Madonna’s like a version of her former dynamic self: Menon


Madonna’s world tour ends this weekend. This is good news for Madonna and the world. The way this Rebel Heart Tour is sputtering to a close in Australia, the only way she could further disappoint fans is if she were to arrive six hours late in a dingo costume. Then instead of dancing, she drops to all fours and growls at the crowd. And instead of singing, backup growlers convey lyrics using sign language.

Hey, I think they’re doing “La Isla Bonita.” Or is everyone having a seizure?

What happened to Madonna this week? After concerts in Melbourne and Brisbane, the gossip sheets Down Under overflowed with scandalous claims: She was drunk. She was lip-synching. She was disoriented. She had a meltdown.

At one point onstage, since nothing revs up concertgoers like domestic strife, Madonna called ex-husband Guy Ritchie a “son of a bitch.” She asked if any good Samaritans might be willing to have carnal relations with her, though she put it in different terms. She flashed a photo of her 15-year-old son Rocco on a giant video monitor. She broke down about the boy who now lives with the alleged son of a bitch in London amid a bruising custody battle.

After the Melbourne criticism, Madonna fired back on Instagram. She was not intoxicated, she insisted. If she was imbibing onstage, if she seemed to be having an internal dialogue with a crack-smoking unicorn, well, this was part of the show.

“Too bad people don’t know the art of acting and playing a character,” she wrote. “I could never do any of my shows high or drunk. And yes underlying all of this is sexism and mysongony (sic) which proves that not only do we not get equal pay but we are still treated like heretics if we step out of line and think outside the box!” Or fall off a tricycle.

Then came the first concert in Brisbane on Wednesday. The character she was playing that night did not own a wristwatch. The show started about 150 minutes late, a problem for anyone with a job, a child, a bedtime, an aversion to tedium or a reliance on the local trains, since service shut down before the encore.

Instead of apologizing, Madonna blamed her fans.

“I’m hardly ever late,” she said, surrounded by dancers who sported the frozen smiles usually reserved for Easter dinner when a half-soused aunt clinks her glass of Zinfandel, wobbles to her feet and itemizes the many failings of loved ones.

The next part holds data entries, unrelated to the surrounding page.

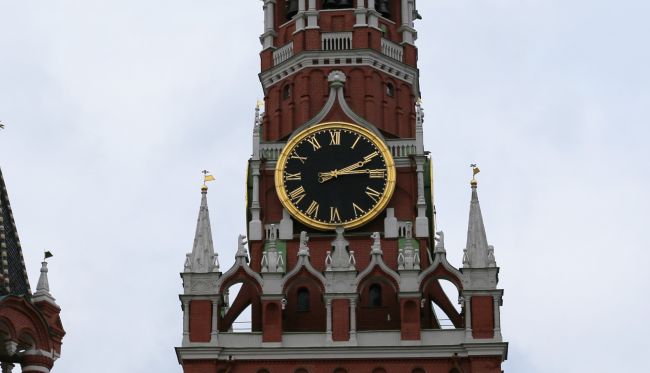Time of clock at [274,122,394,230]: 2:14
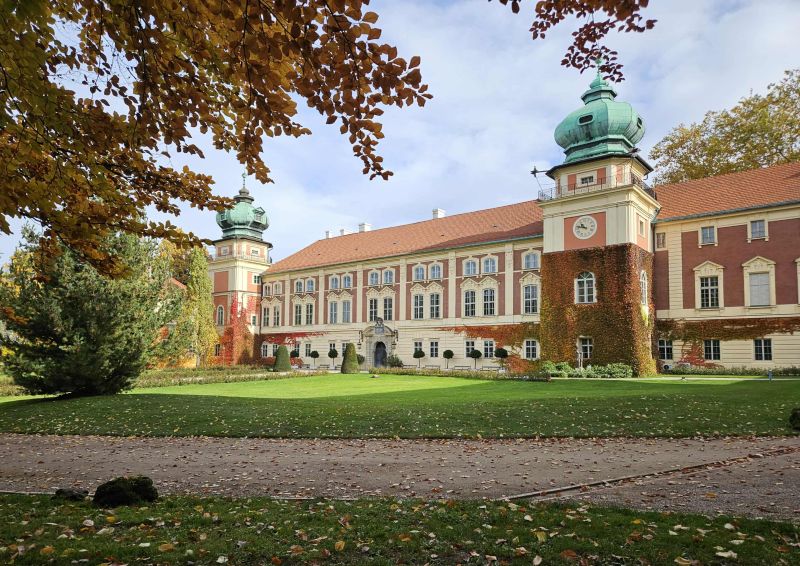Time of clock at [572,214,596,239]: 10:47
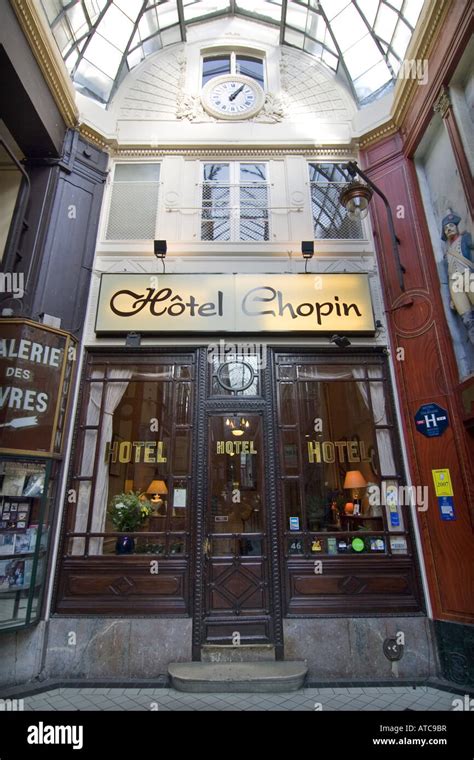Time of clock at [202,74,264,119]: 1:05
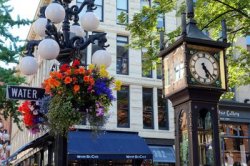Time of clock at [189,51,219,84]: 5:23
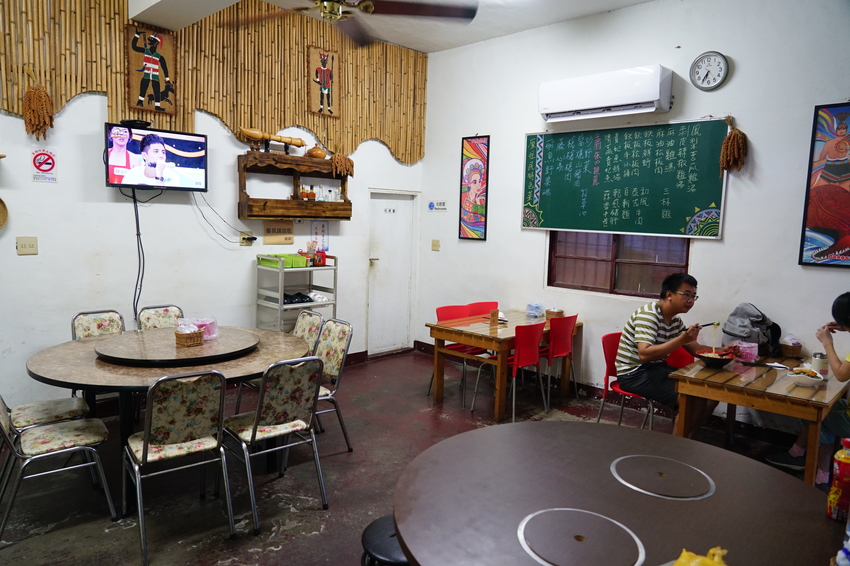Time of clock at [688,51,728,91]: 6:35
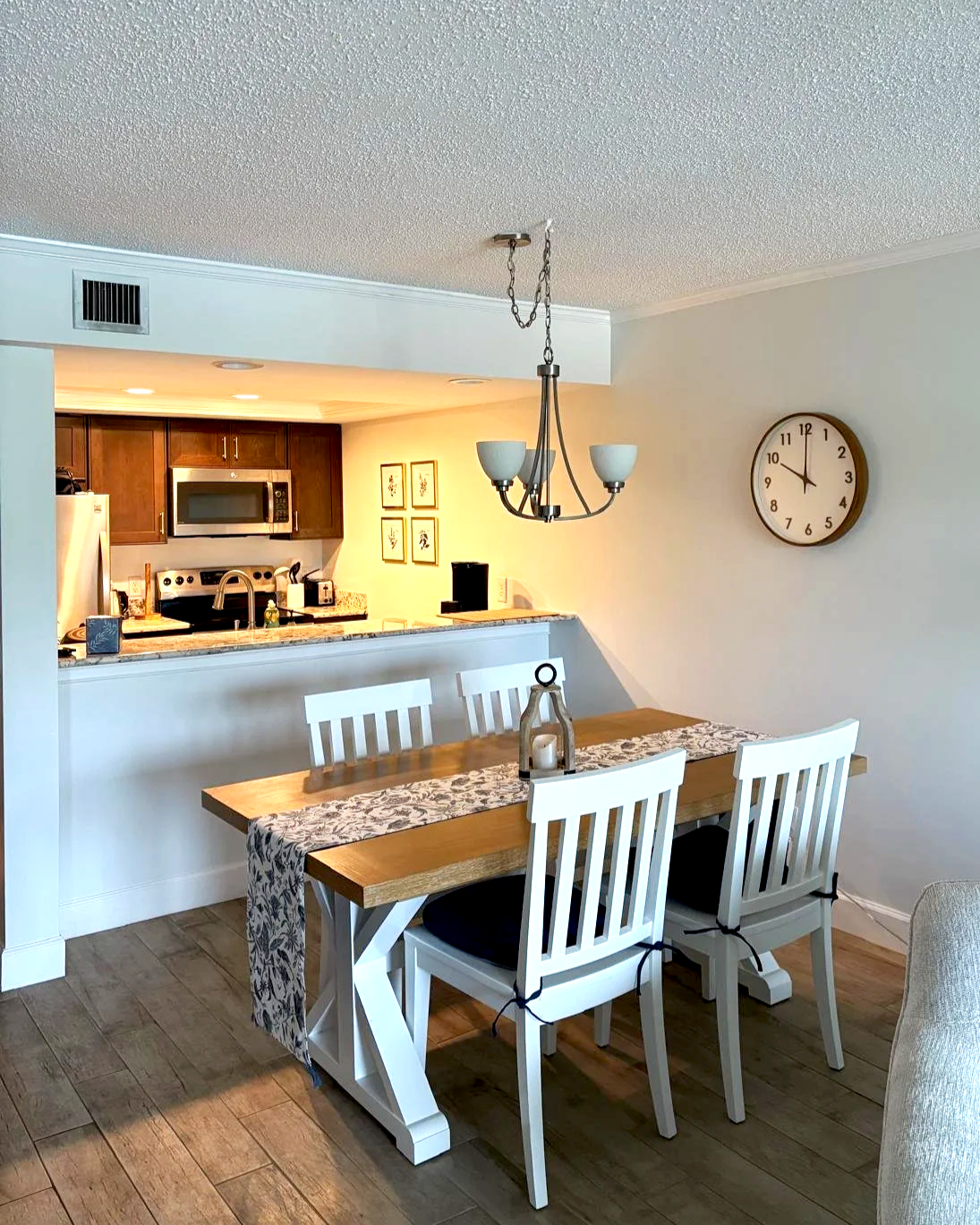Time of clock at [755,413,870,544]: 10:00
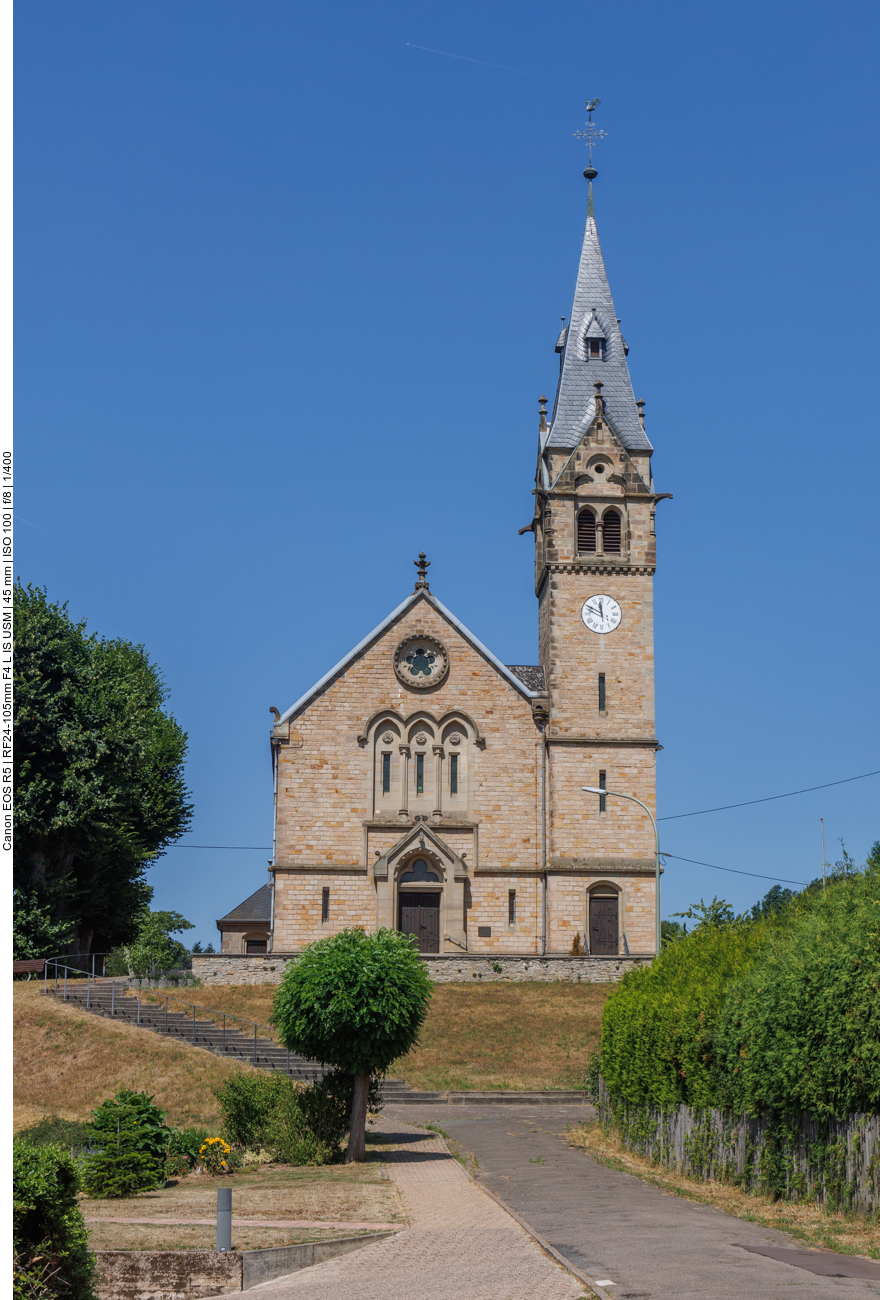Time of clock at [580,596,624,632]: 11:49
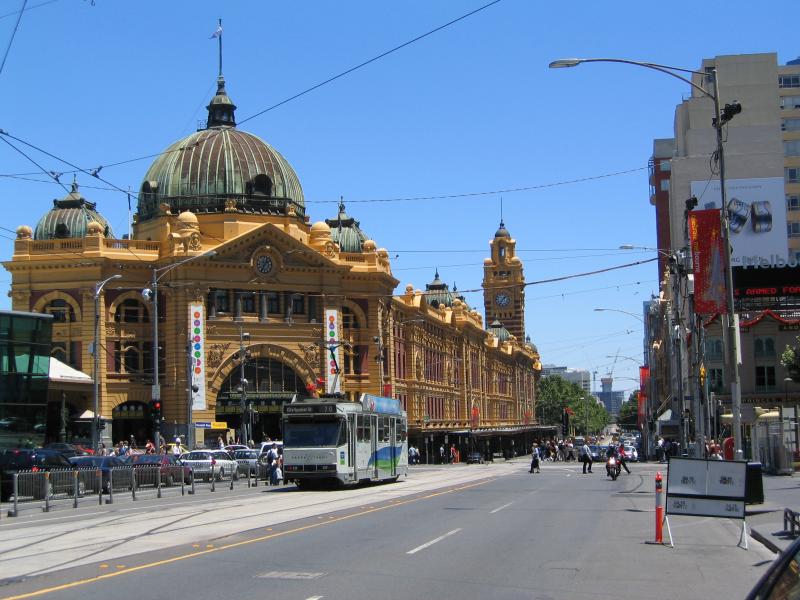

“It’s you people that show up early that’s the problem,” Madonna explained.

Another problem, it seems, are the 17-year-old fans who get dragged onstage so Madonna can make unsuitable sexual comments.

Maybe. Maybe not. But the character who strides into the Allphones Arena in Sydney this weekend for the last two shows of this six-month tour is in need of a vacation. Indeed, the contrast between Madonna and Adele onstage this month is striking. While the former is stumbling, terrorising her fans, the latter is belting out sonic gems in an atmosphere of affirmation.

Who did Adele bring onstage during her own tour: A young couple that got engaged while listening to her performance. She serenaded her 3-year-old son, sweetly calling him “Peanut.” Adele’s music is so emotionally spellbinding, a Michigan man facing jail time recently decided to apologize in court by singing “Hello” to the judge.

That’s the cultural power Madonna once wielded. The saddest part about watching her now is just how disengaged she seems to be. In one Aussie clip, from a performance of “Like a Virgin,” Madonna pelvic-thrusts the stage, stands too quickly and careens to her left, as if in gale force winds. She exudes the enthusiasm of a high school student in detention who is forced to write the same sentence on a blackboard.

Play this clip side by side with the “Like a Virgin” Madonna unleashed at the MTV VMAs in 1984 and it’s like you’re watching two different life forms. It’s also a reminder of how far she has fallen. From videos (“Like a Prayer”) to books (Sex) to flashbulb talk show moments (David Letterman) to live stunts (kissing Britney Spears on the MTV stage in 2003), Madonna could set off the cultural seismograph like no one else in music. She hurled shock waves at the masses.

The biggest shock now is those days are never coming back.